Using Que instead of Sidekiq

#ruby #rails

A project I've had on the back burner for quite awhile is my own little marketing automation tool.
Not that existing tools like Drip or ConvertKit aren't adequate, of course.
They do the job and do it well.

I enjoy owning my own infrastructure, however, and after Drip changed direction and raised prices I found myself without a home for my mailing list.
I thought, why not now?

One vital component of any broadcast email system is fanout, where you merge the message you want to send with the list of people that should receive it.
The easiest way to fanout is to just loop over the list of recipients and enqueue a job for each:

Contact.not_opted_out.each do |contact|
  BroadcastMessageDeliver.perform_async(contact.id, the_message.id)
end

This is simple and works great. However, it's not super efficient. We can do better.

If we're using Sidekiq we can use push_bulk:

Contact.not_opted_out.find_in_batches do |batch|
  Sidekiq::Client.push_bulk(
    class: 'BroadcastMessageDeliver', 
    args: batch.map { |c| [c.id, the_message.id] }
  )
end

The find_in_batches call is a built-in ActiveRecord method that will give you all of the records in the scope in batches, which is just an array of ActiveRecord objects.
Sidekiq::Client.push_bulk eliminates the vast majority of Redis round trips that the naive version does because it pushes the whole batch in one Redis call.

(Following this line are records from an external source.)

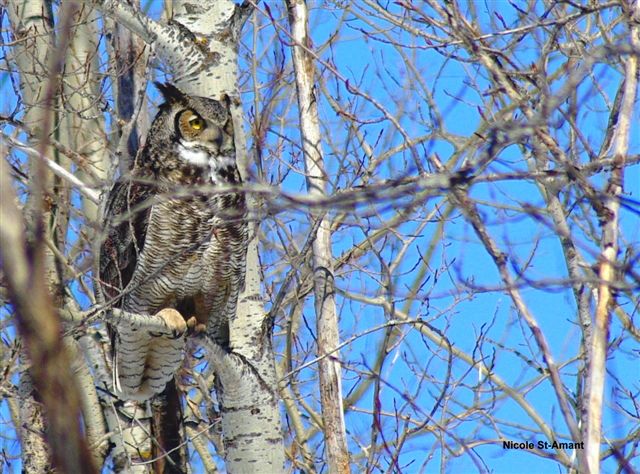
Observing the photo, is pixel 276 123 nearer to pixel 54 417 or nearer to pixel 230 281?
pixel 230 281

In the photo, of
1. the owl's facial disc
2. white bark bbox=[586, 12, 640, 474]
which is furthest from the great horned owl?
white bark bbox=[586, 12, 640, 474]

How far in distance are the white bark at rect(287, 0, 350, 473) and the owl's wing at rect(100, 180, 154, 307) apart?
2.30 ft

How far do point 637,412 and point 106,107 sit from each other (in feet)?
10.0

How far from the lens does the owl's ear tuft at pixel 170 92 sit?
3941 millimetres

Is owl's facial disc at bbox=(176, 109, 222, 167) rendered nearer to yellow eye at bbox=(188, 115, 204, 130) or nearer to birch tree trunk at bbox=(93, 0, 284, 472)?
yellow eye at bbox=(188, 115, 204, 130)

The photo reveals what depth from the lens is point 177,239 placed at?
3869 millimetres

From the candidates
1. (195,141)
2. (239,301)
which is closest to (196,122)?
(195,141)

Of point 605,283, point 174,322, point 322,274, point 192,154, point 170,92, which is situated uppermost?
point 170,92

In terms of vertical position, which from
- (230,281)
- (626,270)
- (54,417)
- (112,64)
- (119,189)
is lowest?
(54,417)

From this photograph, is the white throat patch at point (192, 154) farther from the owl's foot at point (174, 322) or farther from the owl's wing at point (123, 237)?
the owl's foot at point (174, 322)

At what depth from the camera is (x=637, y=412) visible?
180 inches

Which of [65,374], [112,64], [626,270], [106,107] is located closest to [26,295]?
[65,374]

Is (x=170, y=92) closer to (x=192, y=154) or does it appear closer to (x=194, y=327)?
(x=192, y=154)

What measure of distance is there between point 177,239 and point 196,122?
0.51 meters
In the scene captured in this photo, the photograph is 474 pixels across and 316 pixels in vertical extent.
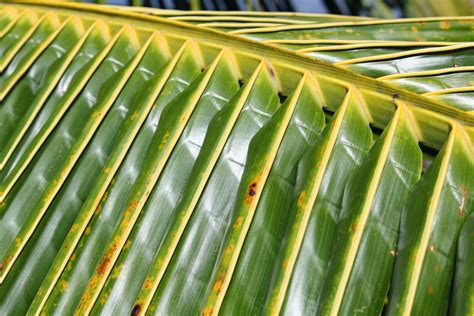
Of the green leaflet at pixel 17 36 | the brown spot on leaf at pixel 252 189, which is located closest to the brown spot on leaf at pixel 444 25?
the brown spot on leaf at pixel 252 189

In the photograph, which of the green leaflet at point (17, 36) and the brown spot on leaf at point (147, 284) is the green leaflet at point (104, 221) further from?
the green leaflet at point (17, 36)

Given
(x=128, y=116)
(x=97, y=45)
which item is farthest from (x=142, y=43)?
(x=128, y=116)

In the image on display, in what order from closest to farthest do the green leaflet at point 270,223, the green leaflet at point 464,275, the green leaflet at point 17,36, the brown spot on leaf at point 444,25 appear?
the green leaflet at point 464,275 < the green leaflet at point 270,223 < the brown spot on leaf at point 444,25 < the green leaflet at point 17,36

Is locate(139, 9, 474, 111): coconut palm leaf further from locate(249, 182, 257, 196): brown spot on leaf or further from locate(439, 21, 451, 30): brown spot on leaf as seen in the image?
locate(249, 182, 257, 196): brown spot on leaf

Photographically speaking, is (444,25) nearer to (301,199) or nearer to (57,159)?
(301,199)

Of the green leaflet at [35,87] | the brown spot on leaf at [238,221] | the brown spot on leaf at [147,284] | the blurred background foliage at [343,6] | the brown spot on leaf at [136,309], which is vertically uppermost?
the blurred background foliage at [343,6]

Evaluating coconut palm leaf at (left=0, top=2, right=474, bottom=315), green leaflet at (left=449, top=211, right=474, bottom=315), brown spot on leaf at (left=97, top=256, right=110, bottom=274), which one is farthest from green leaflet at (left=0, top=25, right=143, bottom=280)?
green leaflet at (left=449, top=211, right=474, bottom=315)

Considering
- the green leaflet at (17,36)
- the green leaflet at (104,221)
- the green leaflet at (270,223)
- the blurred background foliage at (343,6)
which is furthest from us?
the blurred background foliage at (343,6)
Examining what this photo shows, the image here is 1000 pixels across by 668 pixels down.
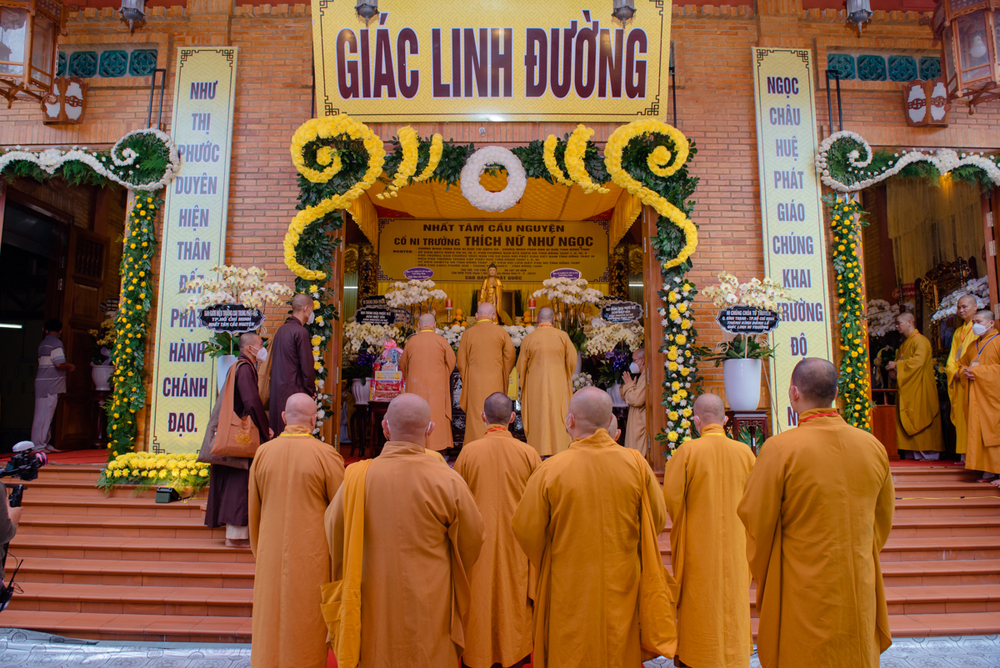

We can still do better, though. Instead of using Sidekiq we can use Que.
Que is a background processing system like Sidekiq that keeps jobs in a PostgreSQL table instead of in a Redis list.
It uses PostgreSQL's native listen/notify system to make job starts basically instantenous, rather than polling like what DelayedJob does.

Using the database as the queue has a number of advantages over systems that use two data stores. In particular, ACID guarantees and atomic backups are important to me because I'm running this all myself. The fewer moving parts the better.

The other thing you can do is insert directly into the que_jobs table:

ActiveRecord::Base.connection.execute(%Q{
  INSERT INTO que_jobs (job_class, args)
  SELECT
    'BroadcastMessageDeliver' as job_class,
    jsonb_build_array(#{the_message.id}, x.id) as args
  FROM
    (#{Contact.not_opted_out.select(:id).to_sql}) x
})

The que_jobs table is just a database table, which means you can insert into it however you want.
For example, Que::Job.enqueue just creates a record and saves it, it doesn't use any ActiveRecord hooks at all.

We can eliminate almost every round trip and application-level loop by letting the database do all the work.

Benchmarks (local Redis and local PostgreSQL, 5000 records):

Sidekiq loop: 1.9 seconds
Sidekiq batches: 0.3 seconds
Que direct insert: 0.7 seconds

Wait... that's... slower?

I'm as surprised as you are, but there turns out to be a pretty good reason.
Que performs a bunch of check constrants on the incoming data to make sure it's coherent and ready to run. Here's all the things it checks:

Check constraints:
    "error_length"
    "job_class_length"
    "queue_length"
    "valid_args"
    "valid_data"

valid_data in particular does a handful of expensive-ish operations on the incoming json data.

So I guess the lesson here is to always validate your assumptions.
I assumed that eliminating round trips would make things faster but because of other constraints and validations it's actually slower.

Still, it's considerably faster than the naive version (which is still no slouch, let's be honest), my marketing system gets all those in-database queue benefits, and I find it aesthetically pleasing. I think I'll keep it.

Top comments (2)

Scott Watermasysk • Mar 14 '19

I keep meaning to write up something about find_in_batches for this type of scenario.

I have tested quite a few things in this area, and the one which seems to work best is adding a select and pluck:

Contact.not_opted_out.select(:id).find_in_batches do |batch|
# call Sidekiq with batch.pluck(:id)
end

This lets you fully leverage ActiveRecord, but minimize an model creation/etc.

Pete Keen • Mar 14 '19

Ah, good point! We actually use pluck in a piece of code very similar to this at work. Select and pluck seem like a powerful combo for this kind of thing. If I have time later I’ll add a benchmark for that.